Q: You’ve written a Victorian mysteries & thrillers that took off quite well. Why a Sci-Fi now?
A: The idea came to me in early summer 2014. I was in a meeting with twenty environmental scientists. We discussed our visions (nope, we didn’t smoke stuff) and future projects. I wanted to know how to lower a person’s CO2 footprint to the recommended level. To my surprise, none of the people in the room (all senior scientists, all in the environmental and biotech field) knew what the average German CO2 footprint is (11 tonnes of CO2 per person per year), or the recommended level (2.5 tonnes). What surprised me even more was that none of them thought it had anything to do with science to find out how one can lower one’s footprint, that none of them believed it could be done on a per-individual basis, and that some thought new technologies could help us reach the 2.5 tonnes goal. I then asked which technologies could help us reach this goal in the next ten years. The answers were…sobering, to put it mildly.
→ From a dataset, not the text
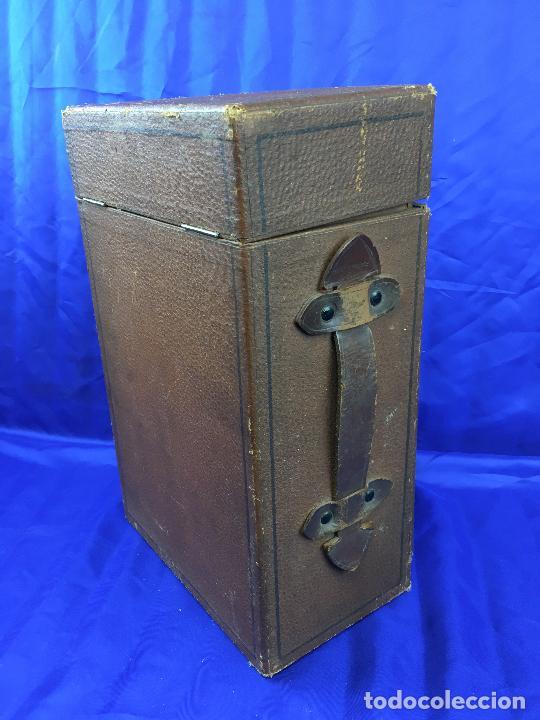 Antigüedades: proyector de cine Pathe baby Brevete con caja original - Foto 16 - 276628233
So a bunch of experienced environmental scientists, who have known about climate change for roughly twenty years, had no idea how to fix it and certainly didn’t think it necessary to change their own habits significantly. This pissed me off so much that I killed ten billion people in my Sci-Fi. Talk about anger management…
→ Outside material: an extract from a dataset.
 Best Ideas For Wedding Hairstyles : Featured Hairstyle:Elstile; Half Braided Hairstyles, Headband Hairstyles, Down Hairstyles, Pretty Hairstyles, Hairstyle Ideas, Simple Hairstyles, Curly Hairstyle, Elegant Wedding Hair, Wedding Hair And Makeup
Q: So we are all going to die?
A: Yep. The average life expectancy of a human in a first world country is 80 years.
Q: What I meant was — is the science in your Sci-Fi sound?
A: A simple “yes” doesn’t nail it, so let me put it like this: It is abundantly clear that our planet is warming. But not only the warming itself will change our world as we know it. We are already seeing changing weather patterns with extreme weather and droughts. We are already in the middle of three pandemics: The HIV/Aids pandemic is slowly retreating, the seventh cholera pandemic that started in the 1960s is still not under control, and the tuberculosis pandemic infects roughly one third of the human population. The World Health Organization warns about the spreading of multidrug-resistant tuberculosis bacteria with 900,000 cases each year. Microbiologists warn about the spreading of antibiotics-resistance genes in a great number of pathogenic bacteria, and they expect us to reach a point when antibiotics are no longer effective. Think of Victorian London with diseases like syphilis, cholera, typhus — there were no antibiotics available back then and a lot of people died a gruesome death.
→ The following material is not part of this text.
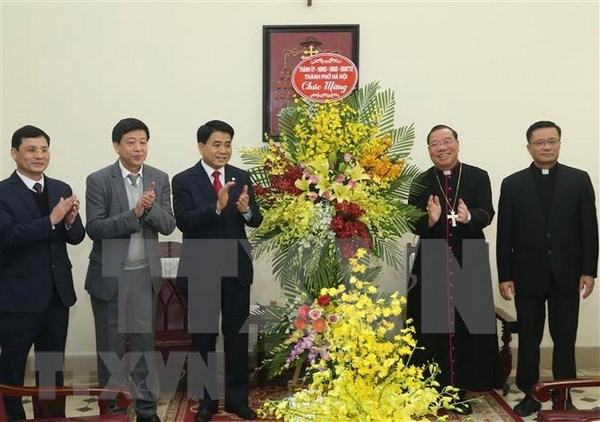 Des dirigeants de Hanoi recoit le nouveau archeveque de l'archidiocese de Hanoi hinh anh 1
What has disease to do with climate change you might ask — a lot! The warming of the oceans will not only cause sea levels to rise, but will also raise groundwater tables. Imagine the dramatic input of faeces from flooded sewer systems into groundwater — our most important drinking water resource. In combination with elevated atmospheric and sea surface water temperatures, the spreading of disease will speed up. Add this to the warning of hydrologists: clean drinking water will soon be a very limited commodity.
Q: So you do believe in climate change and global change and other weird stuff?
A: Duh?
Q: Anyway. Where is the proof?
A: Umm. You could, for example, check the “extras” in the next section that gives you a few examples of the things that are already happening and a few data from predictive models. Or you can ask a scientist. They have blogs and stuff.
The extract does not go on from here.